WhatIsHerName · 27/02/2019 19:23

DC1 has just turned 1 and I’m going back to work next week. I always thought we’d try to have children close together to get the baby years out of the way but it goes so quickly and if we want a 2yr gap we need to start trying pretty soon.

Also feeling guilty over work, going back and then potentially getting pregnant again after they’ve made all the arrangements for my part time hours.

I’m curious to know what your experiences have been.

OP posts:
Thehogfatherstolemycurry · 27/02/2019 20:16

14 years between eldest and middle - perfect babysitting age
18 months between middle and youngest - excellent gap as they're close

Teddyreddy · 27/02/2019 20:20

21 months between DS and DD. It was very hard work for the first 6 months but it's now great at 4 and 2 and a bit - they play together really well.

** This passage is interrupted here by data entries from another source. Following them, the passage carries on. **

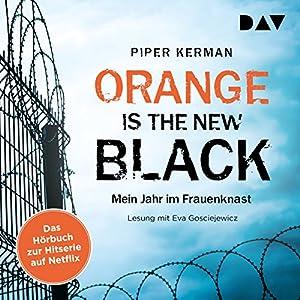 Orange Is the New Black: Mein Jahr im Frauenknast Hörbuch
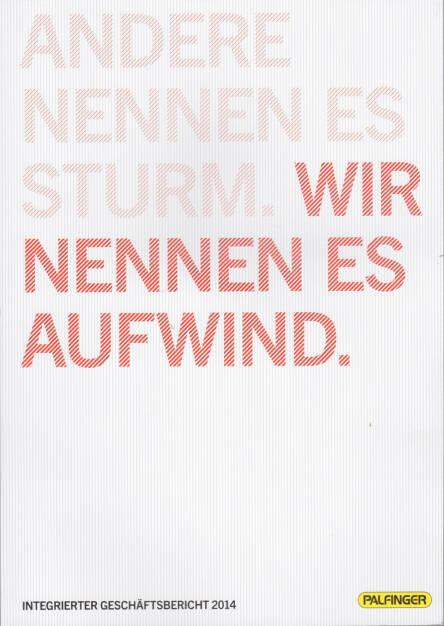 Palfinger Geschäftsbericht 2014, Andere nennen es Sturm, wir nennen es Aufwind. - http://boerse-social.com/financebooks/show/palfinger_geschaftsbericht_2014 (20.03.2015)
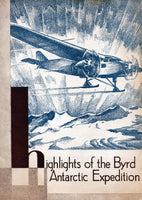 Highlights of the Byrd Antarctic Expedition - 1930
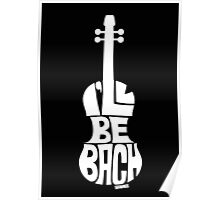 I'll Be Bach: White Poster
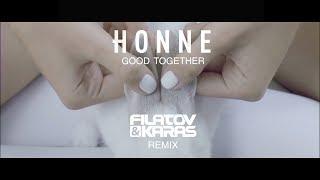HONNE - Good Together (Filatov &amp Karas Remix)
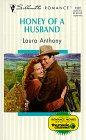 Honey of a Husband, Laura Anthony, 037319322X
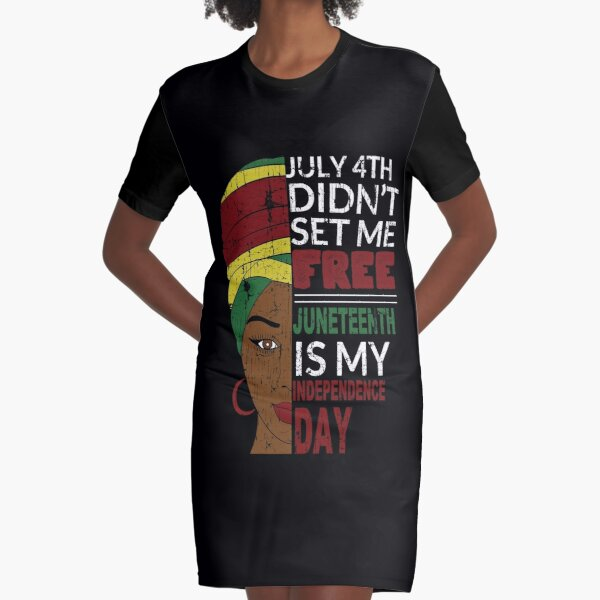Juneteenth Is My Independence Day Not July 4th Graphic T-Shirt Dress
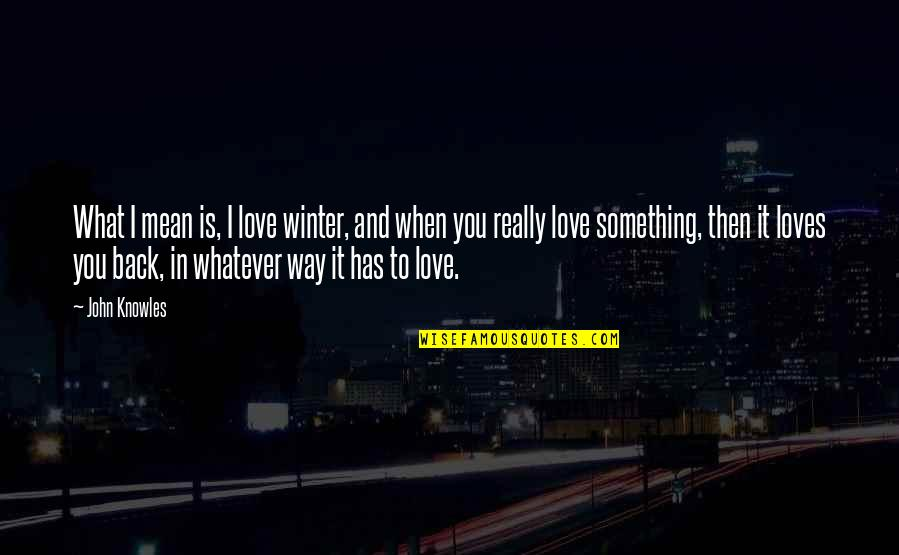 Back Then Quotes By John Knowles: What I mean is, I love winter, and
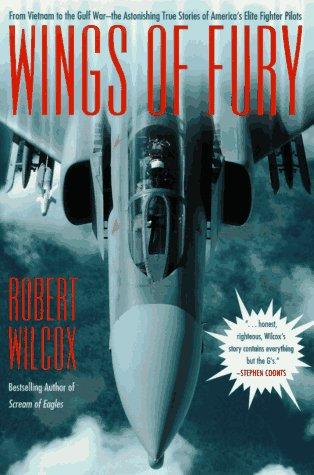 Wings of Fury: Wilcox, Robert K.
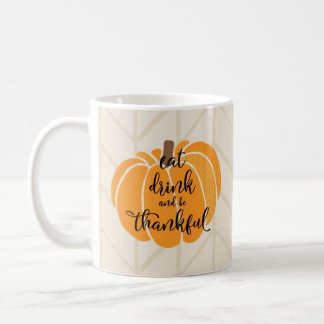 Eat, drink and be thankful Thanksgiving Mug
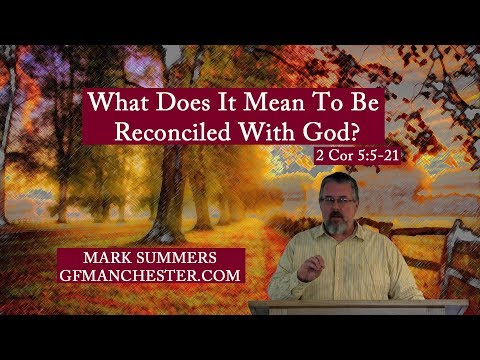 What Does It Mean To Be Reconciled With God? - Mark Summers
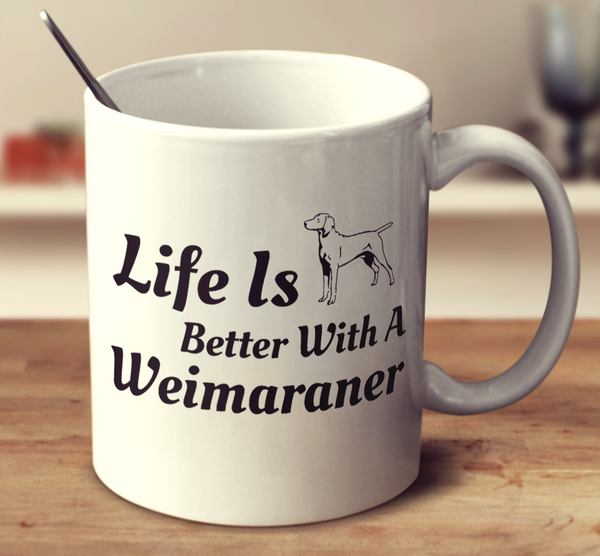 Life Is Better With A Weimaraner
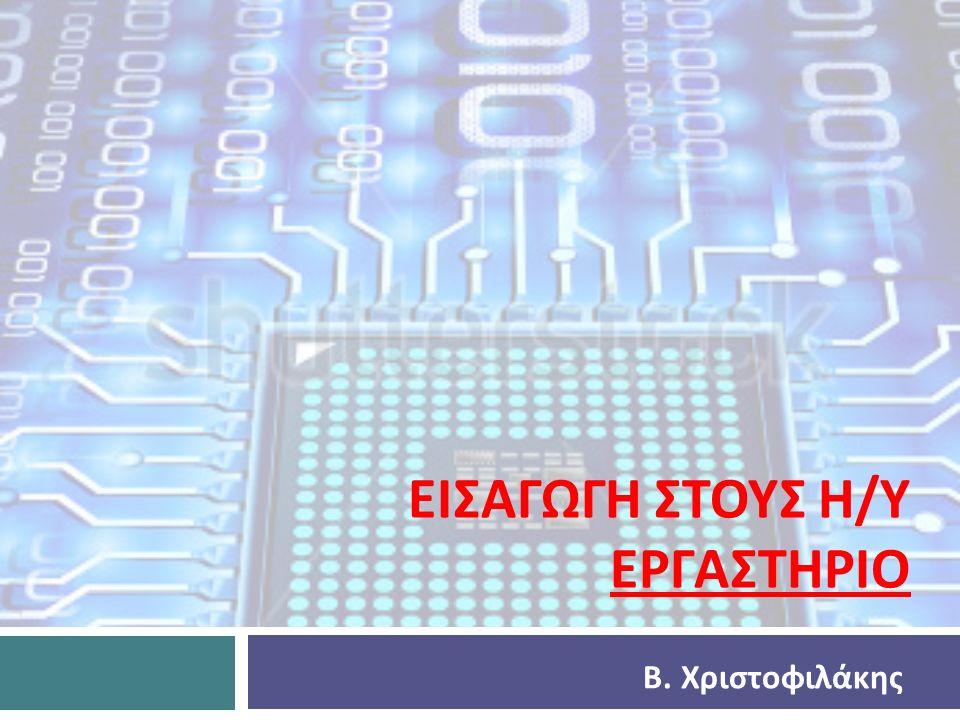 ΕΙΣΑΓΩΓΗ ΣΤΟΥΣ Η / Υ ΕΡΓΑΣΤΗΡΙΟ Β. Χριστοφιλάκης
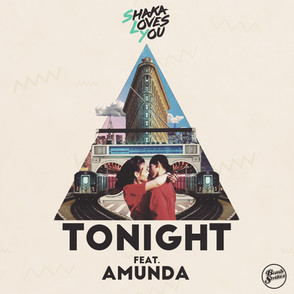 Shaka Loves You - Tonight Feat Amunda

DC3 due later this year will be a 2 years 9 months gap as I couldn't face those 6 months again though....

HairyToity · 27/02/2019 20:26

4 years 3 months. It's helped financially, as meant we never had two children in nursery. I wouldn't have coped with a toddler and baby. Also, I appreciated having a school age child when my youngest child was born. They have both had lots of 1-1 during the early years.

It works for us, but others like having them close together.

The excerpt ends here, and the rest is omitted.